Inverted double-what? Photo credit: Nick Turchiaro-USA TODAY Sports
“At some point he’s not going to start anymore this year. He will not run 230 innings and pitch through October,” said Blue Jays president Mark Shapiro, rather emphatically, about young ace pitcher Aaron Sanchez, during an interview with Bob McCown on the Fan 590’s Prime Time Sports on Tuesday. “That’s not going to happen. That can’t happen.”
Then here on Wednesday in Houston, John Gibbons laid this one on reporters on the very same subject: “Truthfully, we’re still debating what’s actually going to happen, you know?”
That’s… uh… confusing. But maybe not quite as much as it seems. Let’s think about this for a second.
The follow-up question to Gibbons was, “he’s definitely not going to the ‘pen?” The skipper replied, “I have no info for you at this moment.” Then, when pressed if he just meant about the timing of it, Gibbons added, “The total plan, you know? Nothing’s locked in stone yet.”
This seems like an oddly-timed reversal indeed. Or at the very least the re-opening of a door most suspected had already been shut (though, in that post of my hit on the radio in Winnipeg you’ll hear that I did say exactly that earlier this afternoon *COUGH*).

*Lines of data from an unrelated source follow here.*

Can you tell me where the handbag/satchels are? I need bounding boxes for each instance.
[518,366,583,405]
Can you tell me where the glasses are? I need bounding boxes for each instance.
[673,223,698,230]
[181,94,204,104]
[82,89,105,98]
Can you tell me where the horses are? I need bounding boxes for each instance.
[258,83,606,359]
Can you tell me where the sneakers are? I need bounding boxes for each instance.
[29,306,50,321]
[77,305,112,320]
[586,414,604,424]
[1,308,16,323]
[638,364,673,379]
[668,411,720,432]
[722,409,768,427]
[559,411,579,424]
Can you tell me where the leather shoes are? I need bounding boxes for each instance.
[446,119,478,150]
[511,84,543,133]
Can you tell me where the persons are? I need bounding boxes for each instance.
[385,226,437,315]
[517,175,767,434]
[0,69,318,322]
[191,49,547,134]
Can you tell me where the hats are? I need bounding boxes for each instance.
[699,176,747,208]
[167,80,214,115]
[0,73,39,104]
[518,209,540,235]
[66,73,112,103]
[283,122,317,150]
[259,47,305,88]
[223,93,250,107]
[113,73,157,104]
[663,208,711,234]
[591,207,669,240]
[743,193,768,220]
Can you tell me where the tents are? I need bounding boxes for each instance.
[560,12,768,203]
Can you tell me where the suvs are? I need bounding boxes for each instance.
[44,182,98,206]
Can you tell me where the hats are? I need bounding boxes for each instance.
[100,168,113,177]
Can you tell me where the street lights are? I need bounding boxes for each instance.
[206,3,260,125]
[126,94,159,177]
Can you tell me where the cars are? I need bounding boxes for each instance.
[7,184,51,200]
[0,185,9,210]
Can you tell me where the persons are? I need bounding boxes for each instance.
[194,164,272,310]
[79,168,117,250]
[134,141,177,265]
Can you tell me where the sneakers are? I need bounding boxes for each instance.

But a closer look at Shapiro’s words suggest that maybe it’s not.
Consider what he said immediately preceding the emphatic quote at the top of the post:
“Regardless of what the number is, does he get shut down and not contribute any more at all past that point? Does that squelch the emotions of the moment, but create a bigger loss when that happens? Or do you not shut him down, but reallocate his impact — his ability to leverage his talent and the game in the highest, crucial moments, and pitch him out of the bullpen? And we haven’t determined yet now what the right time is, what the right approach is, or even definitively,” he said. Dot dot dot. Then he switched his thought, never specifying “or even definitively” what. At which point he broke into the quote that you see above. 
The plan is for Sanchez to now start Saturday in Kansas City, while newcomer Francisco Liriano bumps Aaron back a day and gets the Friday start. Beyond that the Blue Jays have said nothing.
Does that mean they might actually still keep Sanchez in the rotation? While I don’t think it’s likely, yes, I think that it technically does. 
One potential way to move forward — and I know this is going make a lot of people groan — is to continue on with six starters, at least for a little bit.
No, really.
I assure you, I’m no fan of the six man rotation ideas that get floated literally every year because, in addition to upsetting a starter’s regular rhythm, they end up taking a whole bunch of innings that would have gone to better pitchers and giving them to worse ones. The math is pretty simple: 162 games divided by five starters is 32.4 starts each, and divided between six is 27 starts each.
Do you really want to take away five or six Roy Halladay starts just so you can really see if David Purcey will finally take the ball and run with it as the sixth guy in your rotation? Holy piss no! But the situation is a little different here, and not only because we’re not talking about doing it over the course of a full season.
Right now Marco Estrada is hurting. Right now Aaron Sanchez is staring at the possibility of being moved to the bullpen as his innings count escalates. Right now Francisco Liriano, who unlike Drew Hutchison isn’t about to be sent packing for Buffalo, is badly struggling and the Jays need to find out what they’ve got there, if anything.
I’m not saying do it forever, and I’m not even saying do it for more than a short while, but though it will mean a few fewer innings for J.A. Happ –who has mostly been brilliant this season and over the past 365 days, as I outlined in this week’s Weekend Wrap — and R.A. Dickey, it will mean more rest for the two who really need it (at least theoretically, in Sanchez’s case, or at least according to the way the Jays think about year-over-year innings increases for young arms), and an actual opportunity to look at Liriano that doesn’t come at the immediate expense of Sanchez.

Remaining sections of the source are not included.